** DATA FOR THIS EXERCISE follows **

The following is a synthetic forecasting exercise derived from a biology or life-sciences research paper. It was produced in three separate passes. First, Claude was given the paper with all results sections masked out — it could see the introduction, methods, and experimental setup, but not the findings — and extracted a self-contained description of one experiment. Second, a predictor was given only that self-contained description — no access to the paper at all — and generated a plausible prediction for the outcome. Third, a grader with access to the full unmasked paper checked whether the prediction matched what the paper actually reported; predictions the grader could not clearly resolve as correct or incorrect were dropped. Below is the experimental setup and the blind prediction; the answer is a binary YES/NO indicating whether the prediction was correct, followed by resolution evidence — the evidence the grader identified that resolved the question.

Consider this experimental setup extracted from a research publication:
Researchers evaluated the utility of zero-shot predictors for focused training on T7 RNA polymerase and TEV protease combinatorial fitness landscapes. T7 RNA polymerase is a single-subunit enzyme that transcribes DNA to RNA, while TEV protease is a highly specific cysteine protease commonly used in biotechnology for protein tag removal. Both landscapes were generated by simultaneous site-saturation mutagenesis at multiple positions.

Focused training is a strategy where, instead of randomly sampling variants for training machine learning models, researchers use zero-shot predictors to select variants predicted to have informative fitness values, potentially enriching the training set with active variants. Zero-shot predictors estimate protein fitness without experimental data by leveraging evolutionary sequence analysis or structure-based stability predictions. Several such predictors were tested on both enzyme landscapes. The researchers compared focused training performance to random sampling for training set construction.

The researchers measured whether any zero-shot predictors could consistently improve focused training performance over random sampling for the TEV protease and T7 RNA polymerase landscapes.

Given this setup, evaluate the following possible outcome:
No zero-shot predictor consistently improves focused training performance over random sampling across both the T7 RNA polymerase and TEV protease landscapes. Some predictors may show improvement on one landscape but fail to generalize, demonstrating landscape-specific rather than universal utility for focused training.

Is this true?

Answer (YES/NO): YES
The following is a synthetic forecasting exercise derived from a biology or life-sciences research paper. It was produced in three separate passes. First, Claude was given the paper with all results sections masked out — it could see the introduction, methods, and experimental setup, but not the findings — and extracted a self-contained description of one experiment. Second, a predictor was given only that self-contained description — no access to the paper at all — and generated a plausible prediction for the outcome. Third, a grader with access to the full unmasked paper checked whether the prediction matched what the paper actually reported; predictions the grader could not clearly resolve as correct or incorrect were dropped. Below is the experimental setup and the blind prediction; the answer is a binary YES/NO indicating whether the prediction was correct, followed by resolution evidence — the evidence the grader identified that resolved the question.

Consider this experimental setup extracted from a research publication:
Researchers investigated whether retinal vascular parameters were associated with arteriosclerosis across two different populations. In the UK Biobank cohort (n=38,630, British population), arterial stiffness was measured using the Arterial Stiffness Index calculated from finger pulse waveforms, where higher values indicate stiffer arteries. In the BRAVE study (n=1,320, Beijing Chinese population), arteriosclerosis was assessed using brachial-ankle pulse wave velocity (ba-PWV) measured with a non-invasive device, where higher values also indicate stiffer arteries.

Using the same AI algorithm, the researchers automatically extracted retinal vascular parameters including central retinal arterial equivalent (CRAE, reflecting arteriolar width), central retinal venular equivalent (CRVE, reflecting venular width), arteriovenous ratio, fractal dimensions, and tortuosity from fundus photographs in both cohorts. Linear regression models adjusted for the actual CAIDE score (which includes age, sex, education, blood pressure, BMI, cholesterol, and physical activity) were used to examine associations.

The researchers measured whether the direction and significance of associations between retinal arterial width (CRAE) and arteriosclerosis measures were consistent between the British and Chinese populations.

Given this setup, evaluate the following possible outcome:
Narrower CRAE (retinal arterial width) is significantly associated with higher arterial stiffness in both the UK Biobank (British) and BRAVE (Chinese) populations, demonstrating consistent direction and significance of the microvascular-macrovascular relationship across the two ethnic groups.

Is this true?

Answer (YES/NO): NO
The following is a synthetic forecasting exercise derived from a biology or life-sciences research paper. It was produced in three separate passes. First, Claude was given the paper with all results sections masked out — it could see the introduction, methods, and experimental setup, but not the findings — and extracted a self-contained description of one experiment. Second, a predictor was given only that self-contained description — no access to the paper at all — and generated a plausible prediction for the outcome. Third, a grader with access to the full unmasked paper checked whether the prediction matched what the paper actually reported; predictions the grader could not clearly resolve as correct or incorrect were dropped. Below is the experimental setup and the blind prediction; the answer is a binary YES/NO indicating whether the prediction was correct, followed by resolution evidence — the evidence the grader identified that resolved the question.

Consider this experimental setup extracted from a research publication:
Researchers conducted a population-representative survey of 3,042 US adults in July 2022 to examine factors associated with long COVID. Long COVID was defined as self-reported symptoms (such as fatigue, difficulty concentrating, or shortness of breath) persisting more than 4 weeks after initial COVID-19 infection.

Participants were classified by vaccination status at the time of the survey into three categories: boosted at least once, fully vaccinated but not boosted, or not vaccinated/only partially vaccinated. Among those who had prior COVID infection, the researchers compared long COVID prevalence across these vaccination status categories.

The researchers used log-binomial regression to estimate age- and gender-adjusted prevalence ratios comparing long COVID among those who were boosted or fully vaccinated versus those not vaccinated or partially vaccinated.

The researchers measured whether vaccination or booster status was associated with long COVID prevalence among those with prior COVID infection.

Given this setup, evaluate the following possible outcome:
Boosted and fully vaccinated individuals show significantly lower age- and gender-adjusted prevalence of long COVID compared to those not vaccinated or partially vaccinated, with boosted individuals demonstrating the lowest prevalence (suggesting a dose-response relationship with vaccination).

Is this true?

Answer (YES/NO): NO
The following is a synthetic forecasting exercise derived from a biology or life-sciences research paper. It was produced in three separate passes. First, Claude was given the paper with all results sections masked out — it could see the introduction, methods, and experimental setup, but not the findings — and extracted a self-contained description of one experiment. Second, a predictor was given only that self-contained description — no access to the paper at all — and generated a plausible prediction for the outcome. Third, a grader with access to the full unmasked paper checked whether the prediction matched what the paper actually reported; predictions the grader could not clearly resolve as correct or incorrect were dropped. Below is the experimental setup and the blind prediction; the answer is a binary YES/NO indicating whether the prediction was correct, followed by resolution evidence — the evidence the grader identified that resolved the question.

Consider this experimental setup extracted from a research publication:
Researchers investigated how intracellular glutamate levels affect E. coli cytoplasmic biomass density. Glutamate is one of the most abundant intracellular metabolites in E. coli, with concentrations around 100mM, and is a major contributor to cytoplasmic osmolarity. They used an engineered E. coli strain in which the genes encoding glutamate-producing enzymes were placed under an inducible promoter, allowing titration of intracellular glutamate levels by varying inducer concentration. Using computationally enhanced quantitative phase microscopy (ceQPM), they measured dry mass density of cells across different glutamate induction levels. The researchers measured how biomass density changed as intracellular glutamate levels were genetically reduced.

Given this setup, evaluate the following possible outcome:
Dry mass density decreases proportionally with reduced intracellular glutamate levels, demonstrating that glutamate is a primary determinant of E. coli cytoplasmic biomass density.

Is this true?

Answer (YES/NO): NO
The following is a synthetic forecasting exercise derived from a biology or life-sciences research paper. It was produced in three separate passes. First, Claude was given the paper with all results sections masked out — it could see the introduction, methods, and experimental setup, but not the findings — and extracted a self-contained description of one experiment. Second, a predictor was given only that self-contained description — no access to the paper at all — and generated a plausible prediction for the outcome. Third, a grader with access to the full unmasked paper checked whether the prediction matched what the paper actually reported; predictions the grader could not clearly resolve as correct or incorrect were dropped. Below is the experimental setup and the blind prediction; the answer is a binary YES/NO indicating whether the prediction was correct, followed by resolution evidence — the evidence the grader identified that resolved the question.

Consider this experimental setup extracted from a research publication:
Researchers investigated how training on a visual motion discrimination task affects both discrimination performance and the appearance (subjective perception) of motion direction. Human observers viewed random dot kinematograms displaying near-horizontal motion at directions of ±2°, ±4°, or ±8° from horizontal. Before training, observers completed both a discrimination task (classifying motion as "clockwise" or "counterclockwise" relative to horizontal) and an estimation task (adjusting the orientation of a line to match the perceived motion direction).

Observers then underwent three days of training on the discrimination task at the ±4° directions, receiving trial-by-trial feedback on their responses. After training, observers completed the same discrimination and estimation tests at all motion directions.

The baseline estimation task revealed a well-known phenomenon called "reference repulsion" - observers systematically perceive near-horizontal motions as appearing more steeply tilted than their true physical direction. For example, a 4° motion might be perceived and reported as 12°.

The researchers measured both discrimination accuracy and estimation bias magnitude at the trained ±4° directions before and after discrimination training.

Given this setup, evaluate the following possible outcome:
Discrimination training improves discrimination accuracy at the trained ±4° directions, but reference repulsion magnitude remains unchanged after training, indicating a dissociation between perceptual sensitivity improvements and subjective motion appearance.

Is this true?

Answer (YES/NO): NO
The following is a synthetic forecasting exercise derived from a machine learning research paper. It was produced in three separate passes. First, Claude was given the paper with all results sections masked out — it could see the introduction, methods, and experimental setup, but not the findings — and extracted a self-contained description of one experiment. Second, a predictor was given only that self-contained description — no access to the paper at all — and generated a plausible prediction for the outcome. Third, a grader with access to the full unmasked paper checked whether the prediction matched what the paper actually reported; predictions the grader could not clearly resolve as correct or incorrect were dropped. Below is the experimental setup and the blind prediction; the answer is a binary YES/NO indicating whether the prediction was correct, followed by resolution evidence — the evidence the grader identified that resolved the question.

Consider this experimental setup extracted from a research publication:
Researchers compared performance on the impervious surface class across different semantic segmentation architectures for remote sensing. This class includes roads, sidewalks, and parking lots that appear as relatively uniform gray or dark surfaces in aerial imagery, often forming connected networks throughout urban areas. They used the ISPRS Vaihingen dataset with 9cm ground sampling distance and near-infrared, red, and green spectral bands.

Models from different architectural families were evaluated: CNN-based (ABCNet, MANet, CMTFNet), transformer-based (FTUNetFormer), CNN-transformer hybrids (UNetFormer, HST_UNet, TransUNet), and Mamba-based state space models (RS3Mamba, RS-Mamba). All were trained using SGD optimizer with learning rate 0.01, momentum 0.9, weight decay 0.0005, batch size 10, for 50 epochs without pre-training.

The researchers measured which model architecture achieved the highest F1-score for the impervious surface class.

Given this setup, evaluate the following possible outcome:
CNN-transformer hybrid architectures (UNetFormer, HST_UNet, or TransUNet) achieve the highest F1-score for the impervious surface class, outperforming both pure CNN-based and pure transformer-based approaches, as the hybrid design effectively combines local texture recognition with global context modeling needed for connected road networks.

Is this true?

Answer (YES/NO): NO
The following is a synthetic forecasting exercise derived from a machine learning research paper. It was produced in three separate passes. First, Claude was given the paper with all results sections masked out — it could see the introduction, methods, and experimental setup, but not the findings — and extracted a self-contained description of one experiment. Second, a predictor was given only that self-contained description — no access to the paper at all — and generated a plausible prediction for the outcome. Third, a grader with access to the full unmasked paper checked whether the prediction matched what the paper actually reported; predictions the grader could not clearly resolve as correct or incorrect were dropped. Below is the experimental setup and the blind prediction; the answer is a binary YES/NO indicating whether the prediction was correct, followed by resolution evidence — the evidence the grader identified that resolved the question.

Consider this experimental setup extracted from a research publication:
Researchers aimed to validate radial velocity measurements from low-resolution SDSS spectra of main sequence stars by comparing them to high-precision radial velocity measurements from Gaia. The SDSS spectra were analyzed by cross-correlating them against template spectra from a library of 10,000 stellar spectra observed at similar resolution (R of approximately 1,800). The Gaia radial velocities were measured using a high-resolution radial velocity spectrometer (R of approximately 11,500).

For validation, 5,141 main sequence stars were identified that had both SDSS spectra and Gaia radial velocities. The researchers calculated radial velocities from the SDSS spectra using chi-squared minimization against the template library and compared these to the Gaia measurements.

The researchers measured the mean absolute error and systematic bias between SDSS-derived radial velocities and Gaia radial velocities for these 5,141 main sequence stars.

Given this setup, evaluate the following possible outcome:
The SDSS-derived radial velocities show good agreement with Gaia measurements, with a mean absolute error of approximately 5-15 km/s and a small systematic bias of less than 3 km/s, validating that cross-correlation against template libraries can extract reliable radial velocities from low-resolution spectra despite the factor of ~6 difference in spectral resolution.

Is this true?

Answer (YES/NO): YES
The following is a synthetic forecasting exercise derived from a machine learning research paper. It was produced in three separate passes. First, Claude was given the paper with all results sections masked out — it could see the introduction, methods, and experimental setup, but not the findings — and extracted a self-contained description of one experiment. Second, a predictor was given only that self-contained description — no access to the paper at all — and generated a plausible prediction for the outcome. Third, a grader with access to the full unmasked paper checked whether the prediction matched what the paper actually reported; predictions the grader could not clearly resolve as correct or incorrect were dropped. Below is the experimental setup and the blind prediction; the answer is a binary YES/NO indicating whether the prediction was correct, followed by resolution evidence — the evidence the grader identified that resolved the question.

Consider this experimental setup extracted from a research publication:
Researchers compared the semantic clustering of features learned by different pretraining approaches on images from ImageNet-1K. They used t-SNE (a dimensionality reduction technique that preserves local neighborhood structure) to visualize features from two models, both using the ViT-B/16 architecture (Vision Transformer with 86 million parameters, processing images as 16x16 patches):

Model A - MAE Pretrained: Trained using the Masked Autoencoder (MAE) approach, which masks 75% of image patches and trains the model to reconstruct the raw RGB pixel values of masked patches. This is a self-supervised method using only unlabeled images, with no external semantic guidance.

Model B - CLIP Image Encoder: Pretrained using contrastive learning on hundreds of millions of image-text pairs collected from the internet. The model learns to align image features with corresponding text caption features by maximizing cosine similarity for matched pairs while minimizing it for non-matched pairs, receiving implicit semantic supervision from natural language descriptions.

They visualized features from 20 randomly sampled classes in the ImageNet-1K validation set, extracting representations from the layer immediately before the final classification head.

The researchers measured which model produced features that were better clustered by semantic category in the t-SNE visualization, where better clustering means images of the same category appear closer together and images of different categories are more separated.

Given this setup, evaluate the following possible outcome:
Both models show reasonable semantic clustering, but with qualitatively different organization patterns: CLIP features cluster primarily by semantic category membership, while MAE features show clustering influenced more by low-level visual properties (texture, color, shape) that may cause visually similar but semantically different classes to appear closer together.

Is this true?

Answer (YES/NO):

** End of DATA FOR THIS EXERCISE **

Print the lines above, unchanged, from the start of the records to the line with "Researchers evaluated the", including that final line.

The following is a synthetic forecasting exercise derived from a biology or life-sciences research paper. It was produced in three separate passes. First, Claude was given the paper with all results sections masked out — it could see the introduction, methods, and experimental setup, but not the findings — and extracted a self-contained description of one experiment. Second, a predictor was given only that self-contained description — no access to the paper at all — and generated a plausible prediction for the outcome. Third, a grader with access to the full unmasked paper checked whether the prediction matched what the paper actually reported; predictions the grader could not clearly resolve as correct or incorrect were dropped. Below is the experimental setup and the blind prediction; the answer is a binary YES/NO indicating whether the prediction was correct, followed by resolution evidence — the evidence the grader identified that resolved the question.

Consider this experimental setup extracted from a research publication:
Researchers evaluated the utility of zero-shot predictors for focused training on T7 RNA polymerase and TEV protease combinatorial fitness landscapes. T7 RNA polymerase is a single-subunit enzyme that transcribes DNA to RNA, while TEV protease is a highly specific cysteine protease commonly used in biotechnology for protein tag removal. Both landscapes were generated by simultaneous site-saturation mutagenesis at multiple positions.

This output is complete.